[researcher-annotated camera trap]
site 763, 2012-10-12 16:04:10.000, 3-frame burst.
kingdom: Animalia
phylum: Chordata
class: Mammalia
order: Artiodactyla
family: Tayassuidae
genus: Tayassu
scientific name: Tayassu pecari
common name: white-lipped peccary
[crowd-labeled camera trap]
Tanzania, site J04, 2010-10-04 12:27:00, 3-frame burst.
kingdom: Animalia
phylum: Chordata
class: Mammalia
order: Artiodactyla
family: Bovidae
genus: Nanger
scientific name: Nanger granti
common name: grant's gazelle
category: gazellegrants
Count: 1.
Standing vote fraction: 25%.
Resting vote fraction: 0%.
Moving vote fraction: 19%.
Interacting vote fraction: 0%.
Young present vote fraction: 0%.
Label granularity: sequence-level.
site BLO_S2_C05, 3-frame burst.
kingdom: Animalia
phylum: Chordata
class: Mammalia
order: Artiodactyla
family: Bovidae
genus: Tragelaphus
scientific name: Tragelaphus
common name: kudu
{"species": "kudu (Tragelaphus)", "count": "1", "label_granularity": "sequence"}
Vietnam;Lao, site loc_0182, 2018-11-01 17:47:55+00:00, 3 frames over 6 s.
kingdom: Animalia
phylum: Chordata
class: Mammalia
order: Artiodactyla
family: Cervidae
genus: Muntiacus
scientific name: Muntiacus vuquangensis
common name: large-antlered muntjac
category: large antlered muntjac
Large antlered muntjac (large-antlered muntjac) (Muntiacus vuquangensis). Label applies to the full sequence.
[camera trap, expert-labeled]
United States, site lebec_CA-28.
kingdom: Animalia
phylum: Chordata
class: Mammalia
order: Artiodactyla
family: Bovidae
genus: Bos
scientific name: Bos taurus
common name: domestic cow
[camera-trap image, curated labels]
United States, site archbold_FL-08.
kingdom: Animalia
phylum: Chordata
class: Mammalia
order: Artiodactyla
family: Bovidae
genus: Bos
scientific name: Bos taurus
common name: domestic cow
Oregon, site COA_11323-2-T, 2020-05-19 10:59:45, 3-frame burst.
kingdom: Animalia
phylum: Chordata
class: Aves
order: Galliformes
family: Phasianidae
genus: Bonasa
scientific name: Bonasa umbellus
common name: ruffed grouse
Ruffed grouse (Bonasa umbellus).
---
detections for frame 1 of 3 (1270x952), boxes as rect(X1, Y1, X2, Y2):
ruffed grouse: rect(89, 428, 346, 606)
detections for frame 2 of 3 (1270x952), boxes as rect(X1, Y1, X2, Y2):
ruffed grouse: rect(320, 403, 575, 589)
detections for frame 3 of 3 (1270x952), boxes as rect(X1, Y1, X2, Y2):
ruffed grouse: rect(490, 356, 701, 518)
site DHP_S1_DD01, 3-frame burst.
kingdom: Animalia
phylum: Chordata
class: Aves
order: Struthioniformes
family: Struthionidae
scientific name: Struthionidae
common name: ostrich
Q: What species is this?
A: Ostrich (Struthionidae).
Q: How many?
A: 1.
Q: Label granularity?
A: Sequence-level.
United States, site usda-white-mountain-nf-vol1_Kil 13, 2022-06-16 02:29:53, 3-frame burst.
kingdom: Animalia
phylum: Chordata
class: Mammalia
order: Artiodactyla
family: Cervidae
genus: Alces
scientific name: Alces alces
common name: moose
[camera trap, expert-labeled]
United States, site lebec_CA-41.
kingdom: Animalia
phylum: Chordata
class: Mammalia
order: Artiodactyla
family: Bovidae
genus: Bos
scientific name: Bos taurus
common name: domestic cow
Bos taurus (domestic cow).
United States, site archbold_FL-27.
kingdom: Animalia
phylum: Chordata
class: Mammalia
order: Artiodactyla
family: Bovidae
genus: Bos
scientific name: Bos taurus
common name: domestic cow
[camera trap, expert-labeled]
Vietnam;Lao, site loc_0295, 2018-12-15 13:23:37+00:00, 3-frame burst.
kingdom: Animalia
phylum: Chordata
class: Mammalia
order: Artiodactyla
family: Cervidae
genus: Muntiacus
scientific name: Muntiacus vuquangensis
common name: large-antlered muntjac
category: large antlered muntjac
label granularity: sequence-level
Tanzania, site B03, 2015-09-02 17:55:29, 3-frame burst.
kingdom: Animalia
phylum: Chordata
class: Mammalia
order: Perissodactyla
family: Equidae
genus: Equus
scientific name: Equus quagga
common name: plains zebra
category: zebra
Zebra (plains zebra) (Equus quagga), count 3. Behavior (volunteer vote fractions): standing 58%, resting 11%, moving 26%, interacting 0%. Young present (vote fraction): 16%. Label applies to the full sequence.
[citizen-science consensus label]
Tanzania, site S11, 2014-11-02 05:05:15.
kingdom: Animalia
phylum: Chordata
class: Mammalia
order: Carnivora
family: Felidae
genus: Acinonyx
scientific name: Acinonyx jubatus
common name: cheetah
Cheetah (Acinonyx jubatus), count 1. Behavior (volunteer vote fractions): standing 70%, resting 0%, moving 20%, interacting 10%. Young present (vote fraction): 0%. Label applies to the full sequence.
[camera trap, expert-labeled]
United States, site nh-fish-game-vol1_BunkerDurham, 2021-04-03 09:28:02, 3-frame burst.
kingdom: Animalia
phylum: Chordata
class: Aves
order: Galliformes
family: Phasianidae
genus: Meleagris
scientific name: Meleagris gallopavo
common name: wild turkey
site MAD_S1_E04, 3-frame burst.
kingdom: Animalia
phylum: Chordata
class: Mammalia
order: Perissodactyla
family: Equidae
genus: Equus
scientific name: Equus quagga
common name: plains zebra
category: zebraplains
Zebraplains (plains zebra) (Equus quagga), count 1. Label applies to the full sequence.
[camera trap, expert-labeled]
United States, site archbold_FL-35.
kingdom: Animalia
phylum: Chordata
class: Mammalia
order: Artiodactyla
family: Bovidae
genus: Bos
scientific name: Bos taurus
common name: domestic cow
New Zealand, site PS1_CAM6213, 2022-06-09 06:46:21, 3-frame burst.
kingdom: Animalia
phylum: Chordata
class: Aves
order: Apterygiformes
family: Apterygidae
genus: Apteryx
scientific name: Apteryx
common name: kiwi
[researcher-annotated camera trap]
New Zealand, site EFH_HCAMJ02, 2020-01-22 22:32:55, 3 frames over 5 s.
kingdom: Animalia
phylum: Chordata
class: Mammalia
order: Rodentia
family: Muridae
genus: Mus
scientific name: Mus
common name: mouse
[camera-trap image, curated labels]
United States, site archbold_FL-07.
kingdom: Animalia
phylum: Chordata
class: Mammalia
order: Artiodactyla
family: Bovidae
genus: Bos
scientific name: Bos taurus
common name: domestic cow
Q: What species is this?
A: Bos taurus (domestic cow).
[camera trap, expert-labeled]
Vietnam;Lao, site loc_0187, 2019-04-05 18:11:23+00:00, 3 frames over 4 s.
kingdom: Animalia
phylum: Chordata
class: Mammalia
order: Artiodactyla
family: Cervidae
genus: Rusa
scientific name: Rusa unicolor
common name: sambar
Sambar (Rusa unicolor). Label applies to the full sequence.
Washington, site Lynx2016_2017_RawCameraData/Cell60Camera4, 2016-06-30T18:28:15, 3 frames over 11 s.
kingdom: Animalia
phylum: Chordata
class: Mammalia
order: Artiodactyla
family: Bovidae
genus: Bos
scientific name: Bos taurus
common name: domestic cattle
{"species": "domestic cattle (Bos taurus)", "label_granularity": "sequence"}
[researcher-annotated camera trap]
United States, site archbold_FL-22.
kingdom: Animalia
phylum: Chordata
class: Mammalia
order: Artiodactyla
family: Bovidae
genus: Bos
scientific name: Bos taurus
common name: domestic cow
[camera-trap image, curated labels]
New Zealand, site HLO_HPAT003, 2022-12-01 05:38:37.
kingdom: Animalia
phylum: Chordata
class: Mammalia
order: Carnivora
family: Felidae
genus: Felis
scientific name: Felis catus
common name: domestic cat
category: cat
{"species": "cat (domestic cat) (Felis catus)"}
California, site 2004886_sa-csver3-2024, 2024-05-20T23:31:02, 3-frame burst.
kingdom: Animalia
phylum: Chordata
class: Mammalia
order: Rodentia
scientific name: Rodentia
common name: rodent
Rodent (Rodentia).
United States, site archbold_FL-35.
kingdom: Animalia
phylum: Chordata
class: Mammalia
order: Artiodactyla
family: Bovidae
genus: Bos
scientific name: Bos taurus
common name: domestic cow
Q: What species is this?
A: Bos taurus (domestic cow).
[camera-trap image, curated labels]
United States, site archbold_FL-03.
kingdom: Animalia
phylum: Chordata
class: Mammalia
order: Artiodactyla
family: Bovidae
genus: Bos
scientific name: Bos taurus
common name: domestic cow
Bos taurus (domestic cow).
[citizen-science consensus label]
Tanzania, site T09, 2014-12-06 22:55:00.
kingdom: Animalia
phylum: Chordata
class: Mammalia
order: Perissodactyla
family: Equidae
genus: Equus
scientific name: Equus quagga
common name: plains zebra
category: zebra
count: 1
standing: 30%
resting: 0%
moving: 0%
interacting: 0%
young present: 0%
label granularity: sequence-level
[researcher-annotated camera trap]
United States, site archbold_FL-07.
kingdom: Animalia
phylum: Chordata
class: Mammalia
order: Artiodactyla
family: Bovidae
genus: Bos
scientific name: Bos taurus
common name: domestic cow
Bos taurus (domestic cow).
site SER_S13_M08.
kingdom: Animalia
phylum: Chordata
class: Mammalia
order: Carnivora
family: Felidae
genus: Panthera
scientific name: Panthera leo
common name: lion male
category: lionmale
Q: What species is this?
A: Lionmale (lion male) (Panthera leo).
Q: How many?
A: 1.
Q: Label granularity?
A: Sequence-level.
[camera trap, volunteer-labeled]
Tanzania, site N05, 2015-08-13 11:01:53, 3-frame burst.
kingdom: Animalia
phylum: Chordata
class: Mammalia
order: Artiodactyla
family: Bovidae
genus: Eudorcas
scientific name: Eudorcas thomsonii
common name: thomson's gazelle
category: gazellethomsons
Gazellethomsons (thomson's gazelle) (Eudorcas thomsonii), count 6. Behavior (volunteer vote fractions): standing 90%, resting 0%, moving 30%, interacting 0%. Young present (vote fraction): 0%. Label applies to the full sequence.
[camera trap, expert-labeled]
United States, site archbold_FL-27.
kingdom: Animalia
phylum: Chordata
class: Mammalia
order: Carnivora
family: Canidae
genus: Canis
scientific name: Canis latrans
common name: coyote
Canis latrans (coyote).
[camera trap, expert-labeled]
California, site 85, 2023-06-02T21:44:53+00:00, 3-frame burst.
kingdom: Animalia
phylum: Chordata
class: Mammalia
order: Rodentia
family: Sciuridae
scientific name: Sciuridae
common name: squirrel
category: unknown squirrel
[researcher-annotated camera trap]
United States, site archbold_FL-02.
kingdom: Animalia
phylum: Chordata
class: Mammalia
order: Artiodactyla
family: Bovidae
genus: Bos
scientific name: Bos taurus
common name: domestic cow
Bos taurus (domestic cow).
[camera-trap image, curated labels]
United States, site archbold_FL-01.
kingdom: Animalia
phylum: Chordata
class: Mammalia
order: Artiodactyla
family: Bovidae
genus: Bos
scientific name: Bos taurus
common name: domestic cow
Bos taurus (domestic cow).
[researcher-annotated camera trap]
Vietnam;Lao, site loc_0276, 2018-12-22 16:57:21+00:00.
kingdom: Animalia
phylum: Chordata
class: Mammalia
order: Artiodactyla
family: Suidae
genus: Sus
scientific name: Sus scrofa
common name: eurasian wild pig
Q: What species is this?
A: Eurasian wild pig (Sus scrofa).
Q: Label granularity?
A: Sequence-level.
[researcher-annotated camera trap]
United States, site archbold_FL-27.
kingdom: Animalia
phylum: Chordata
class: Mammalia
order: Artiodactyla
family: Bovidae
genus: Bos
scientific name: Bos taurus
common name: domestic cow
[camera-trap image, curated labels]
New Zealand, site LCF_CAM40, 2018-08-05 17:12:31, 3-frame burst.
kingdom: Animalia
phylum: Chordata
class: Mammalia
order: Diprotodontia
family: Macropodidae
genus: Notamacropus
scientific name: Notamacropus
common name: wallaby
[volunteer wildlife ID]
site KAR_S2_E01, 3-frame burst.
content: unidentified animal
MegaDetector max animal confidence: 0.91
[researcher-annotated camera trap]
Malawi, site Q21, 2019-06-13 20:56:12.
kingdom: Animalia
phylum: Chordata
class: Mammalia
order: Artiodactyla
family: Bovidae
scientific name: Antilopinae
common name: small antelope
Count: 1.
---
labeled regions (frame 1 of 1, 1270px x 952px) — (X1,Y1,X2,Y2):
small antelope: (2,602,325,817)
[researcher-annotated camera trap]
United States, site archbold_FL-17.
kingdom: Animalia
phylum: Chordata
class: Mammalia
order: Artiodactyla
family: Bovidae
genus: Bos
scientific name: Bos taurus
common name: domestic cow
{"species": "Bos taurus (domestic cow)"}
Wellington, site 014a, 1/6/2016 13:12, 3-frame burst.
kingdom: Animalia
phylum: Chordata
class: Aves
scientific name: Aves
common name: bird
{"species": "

+ + + + +

Where a line of the data holds the word "Tanzania", copy that line.

Tanzania, site J04, 2010-10-04 12:27:00, 3-frame burst.
Tanzania, site B03, 2015-09-02 17:55:29, 3-frame burst.
Tanzania, site S11, 2014-11-02 05:05:15.
Tanzania, site T09, 2014-12-06 22:55:00.
Tanzania, site N05, 2015-08-13 11:01:53, 3-frame burst.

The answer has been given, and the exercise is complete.